Все прекрасное – ужасно, все ужасное – прекрасно. Этюды о художниках и живописи | страница 98



А что Вы-то чувствовали? Что? Давайте поскорей рассказывайте!

* * *

«Не важно, что чувствует и мыслит человек внутри сложноустроенного и тяжелого одеяния Голема, почти полностью изолирующего, экранирующего от внешнего мира. К тому же в течение достаточно длительного времени, пока наряд-оболочка сооружался поверх меня во всей своей диковинной полноте, я стоял, почти полностью отделенный от сигналов внешнего мира, погруженный в себя и выстроенный только по основополагающим первичным антропологическим ориентирам: прямостояние, напряжение мышц и суставов, регулируемое дыхание. От внешнего [мира] доходили только касания сотворяющего демиурга, временами чуть-чуть отклоняющие меня от вертикальной оси, заставляющие напрягать мышцы и менять ритм дыхания. К тому же я и сам попытался выключить себя из всякого рода активной соматики и чувствительности, дабы легче переносить достаточно длительную процедуру нагружения меня сложной оболочкой искусственного подобия как бы Голема».

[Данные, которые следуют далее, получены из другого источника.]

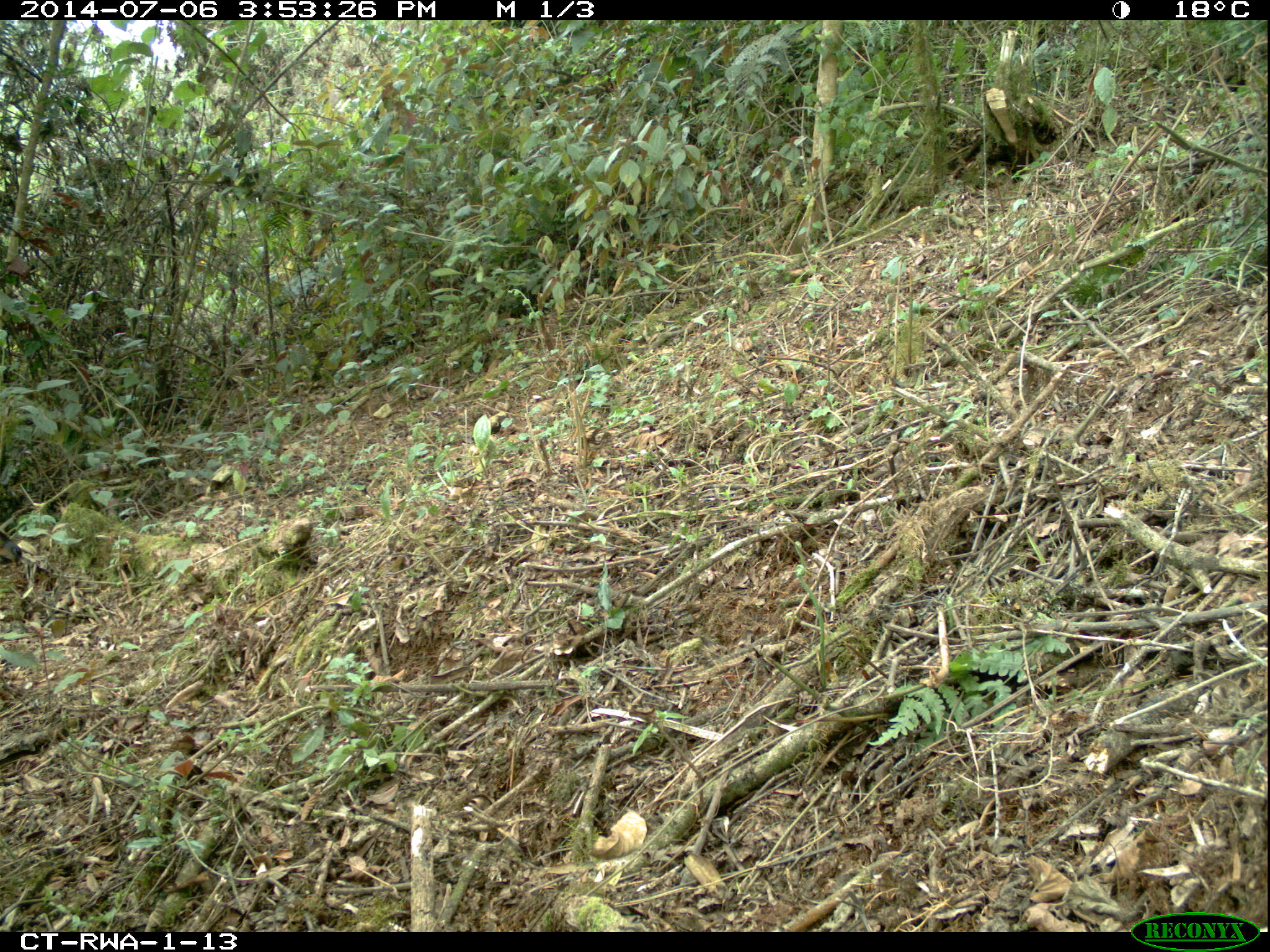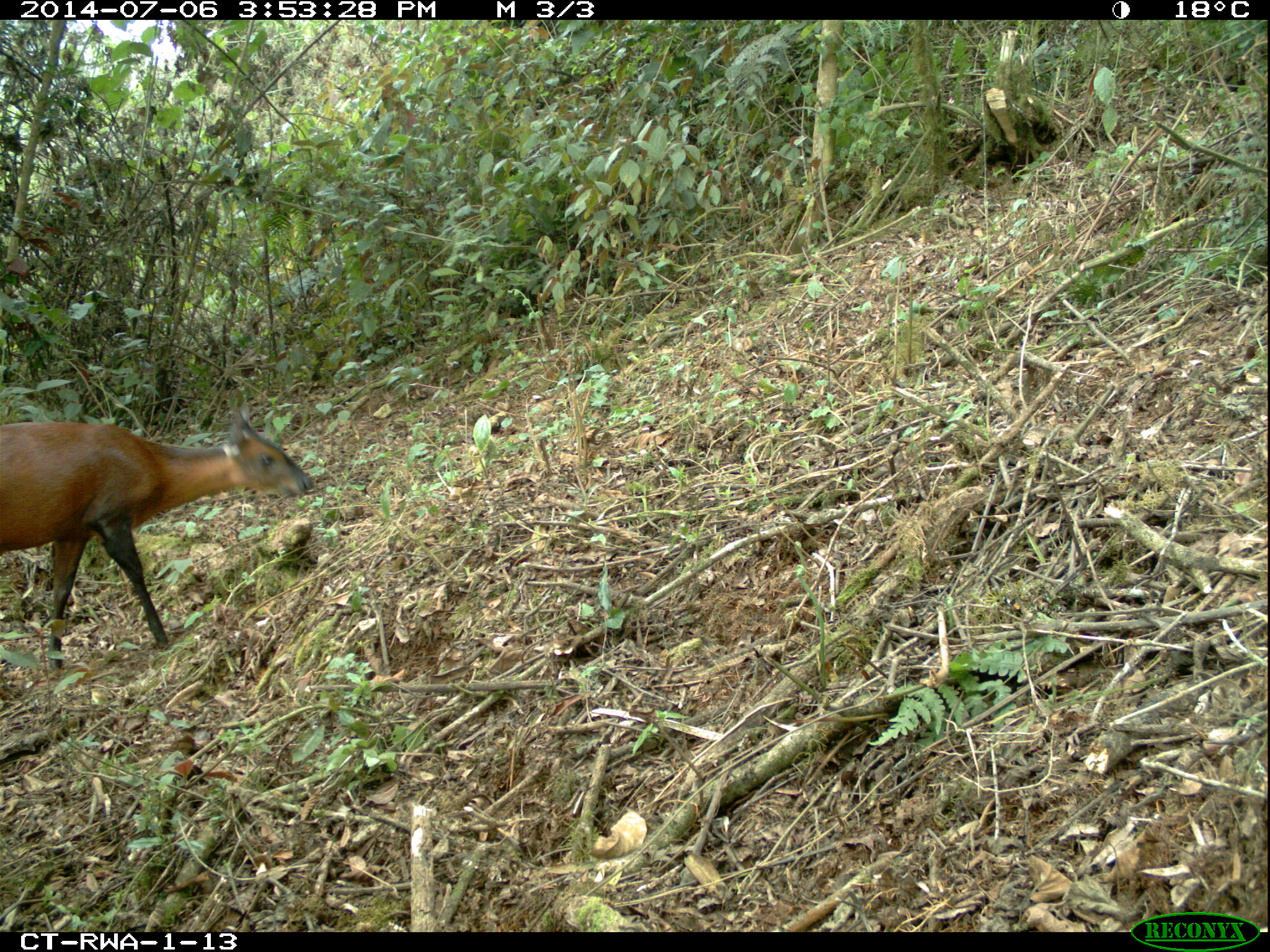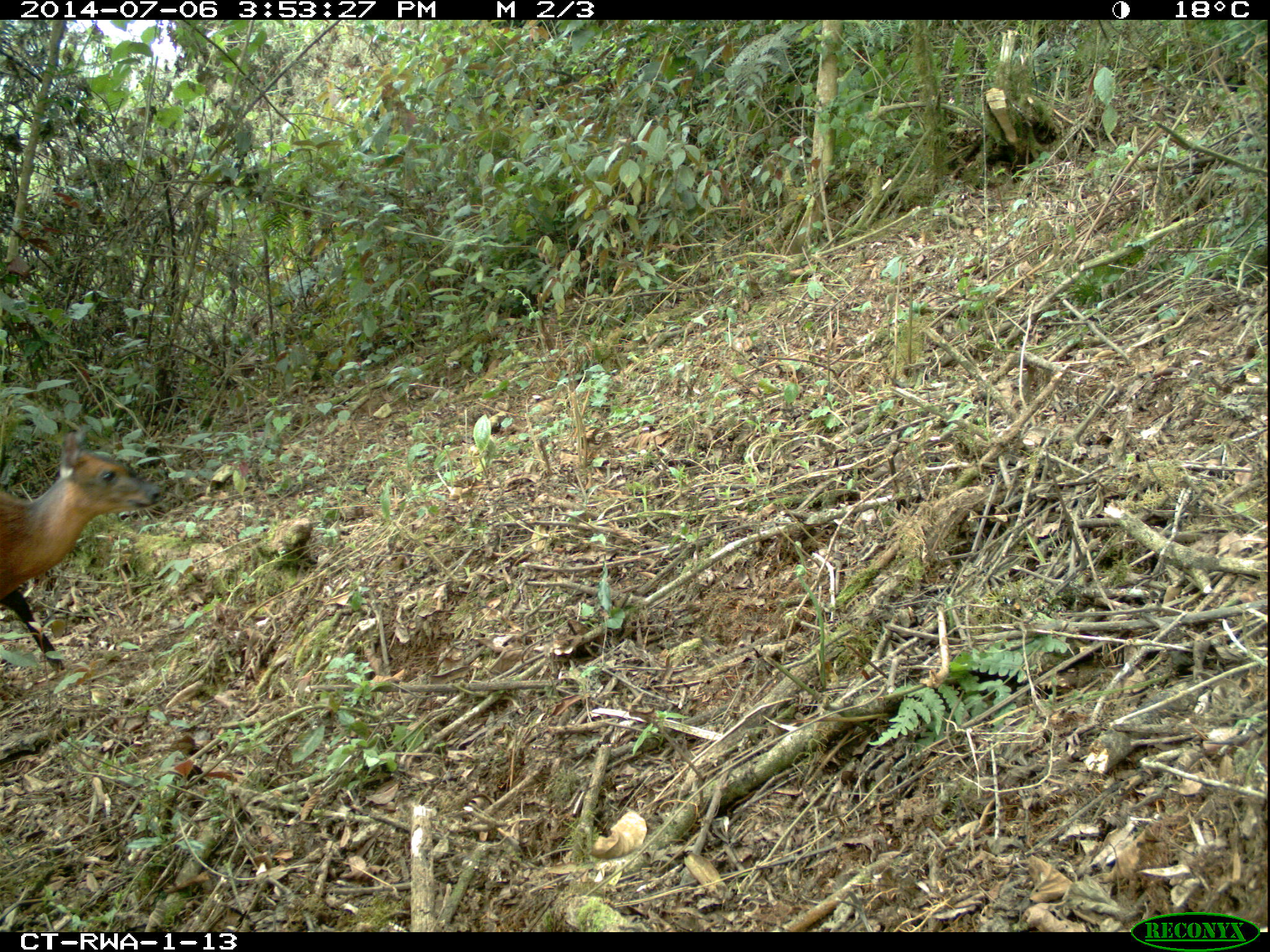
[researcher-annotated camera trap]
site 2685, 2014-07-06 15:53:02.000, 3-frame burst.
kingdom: Animalia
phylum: Chordata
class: Mammalia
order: Artiodactyla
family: Bovidae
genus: Cephalophus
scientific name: Cephalophus nigrifrons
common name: black-fronted duiker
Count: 1.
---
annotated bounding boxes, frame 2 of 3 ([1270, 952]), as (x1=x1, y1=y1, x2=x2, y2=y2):
cephalophus nigrifrons: (x1=0, y1=405, x2=315, y2=672)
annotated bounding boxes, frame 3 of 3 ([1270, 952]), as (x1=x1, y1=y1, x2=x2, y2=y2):
cephalophus nigrifrons: (x1=0, y1=433, x2=163, y2=672)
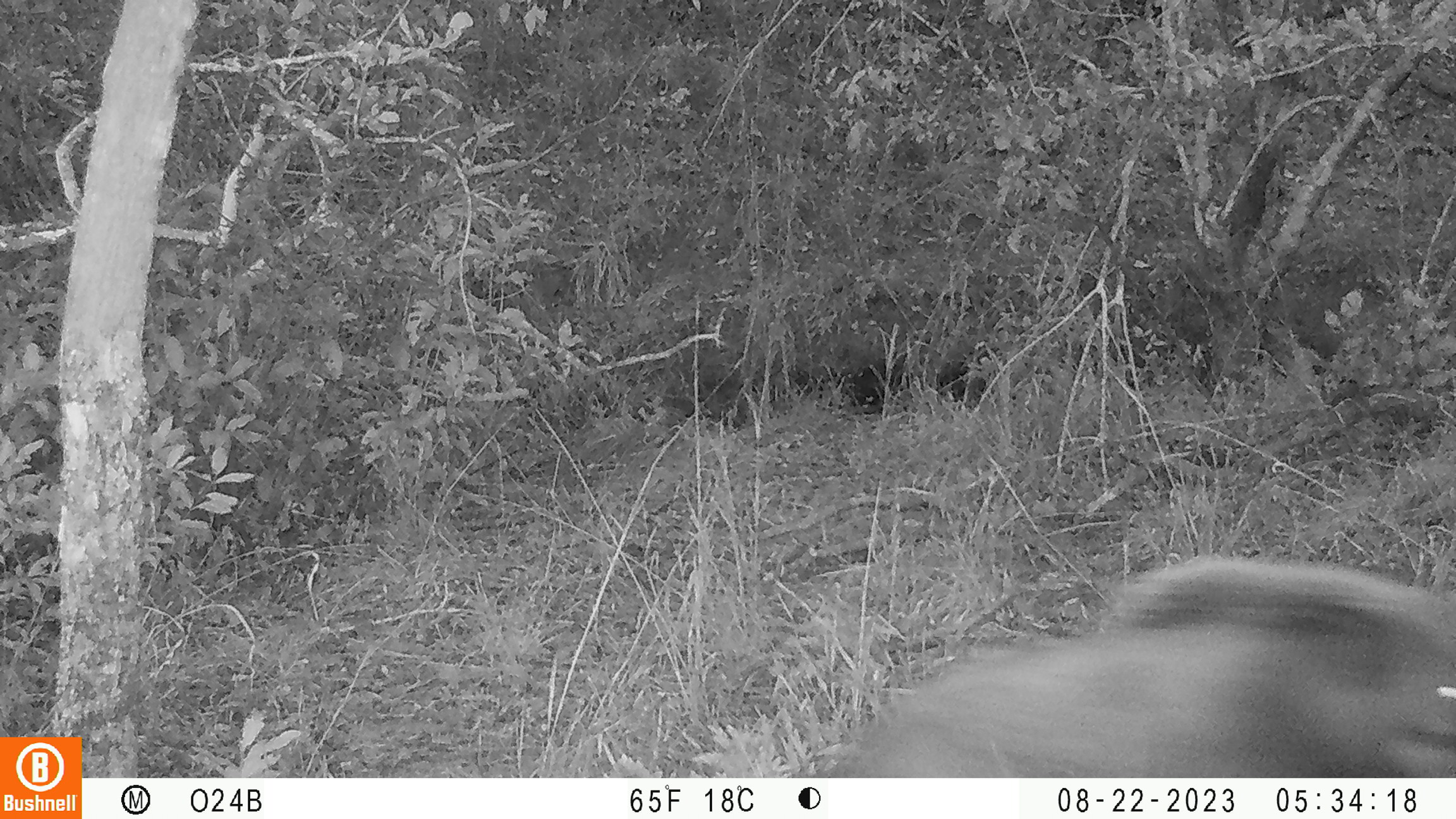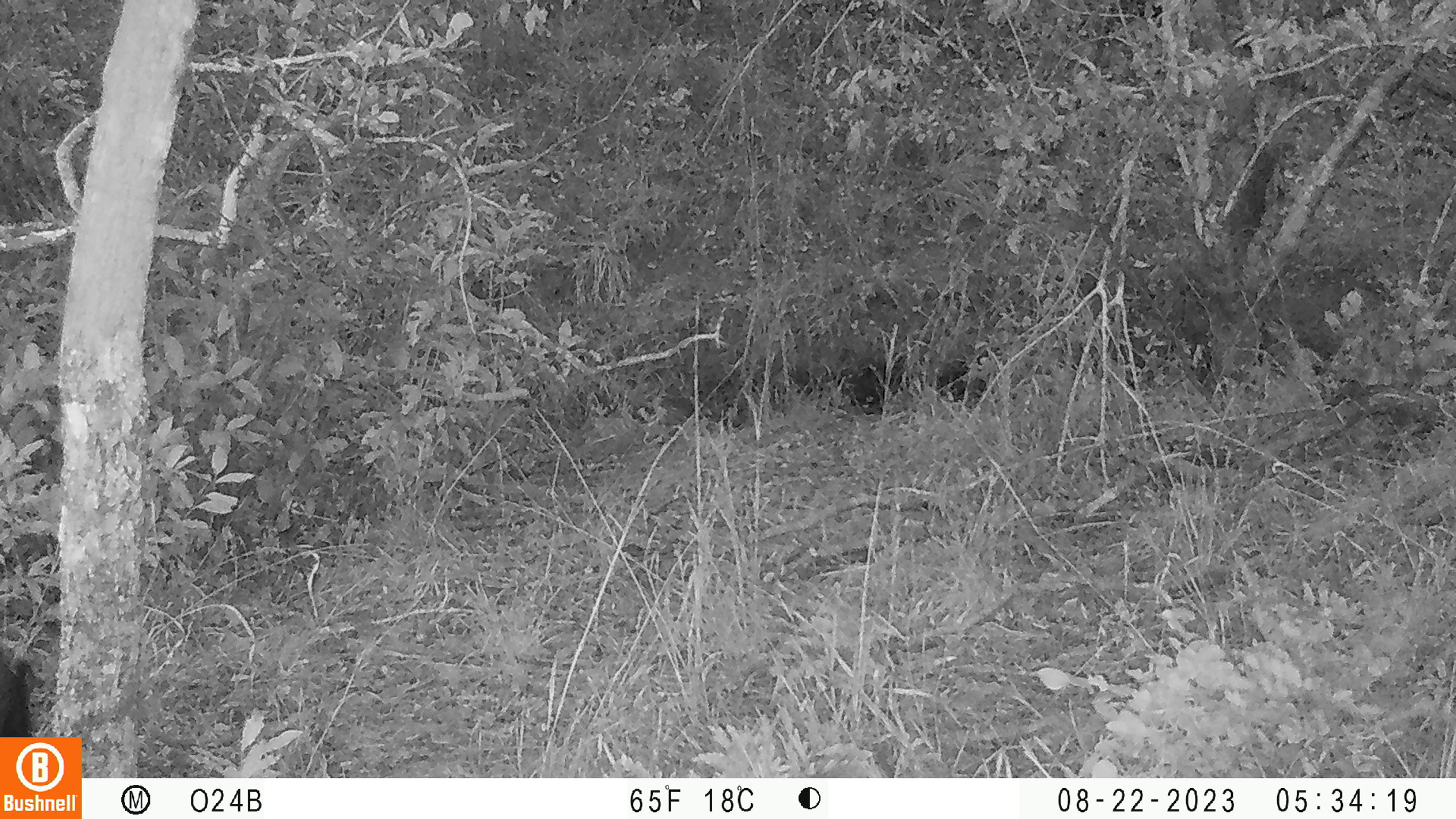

Я не сразу сообразил. Вам там внутри, наверное, душно было? В звериной утробе-то? Потом мы надели бутафорские носы и пошли в туалет отмываться. Фотографировались. Хохотали. На следующий день до нас донесся разговор двух русских: «Слышал? Вчера Брускин в Лесина стрелял! Но промахнулся». И мы снова хохотали.

* * *

Когда мне предложили написать воспоминания о Вас, драго…

Драгоценный уже было… Ну как Вас еще величать? «Открытый» не скажешь, «простодушный» – тем более, «великодушный» вроде тоже нет… Впрочем, Гандлевский вспоминает неизвестный мне факт, что Вы с Надеждой воспитали с младенчества и поставили на ноги чужую девочку.

Так что попробуем еще разок.

Когда мне предложили написать воспоминания о Вас, великодушный Дмитрий Александрович, я подумал: ну что могу про Вас нового сообщить? Даже поморщился от предполагаемого усилия. И вот уже отмахал немало. И продолжаю… писать письмо. Чуть ли не письмо-книгу. Кому? Умершему другу. Вам ли, драгоценный ДАП? Ведь письмо умершему другу – прекрасная форма для литературного высказывания. Тем паче что друг время от времени оттуда то подмигнет, то подскажет деталь. А то и впишет кое-что в рукопись своей рукой.

* * *

Приятель Х сказал: «Все жду, когда ты перестанешь дружить с Приговым». Приятель Y, он же В. Р., сказал: «Все жду, когда ты перестанешь дружить с Соломоном Волковым». Оба дождались: перестали быть моими приятелями.

* * *

А может быть, не Вы поднялись ко мне на чердак, а, наоборот, я спустился к Вам в подвал? Кстати, вполне правдоподобно. Мастерскую Вы делили со Славой Лебедевым и Борей Орловым.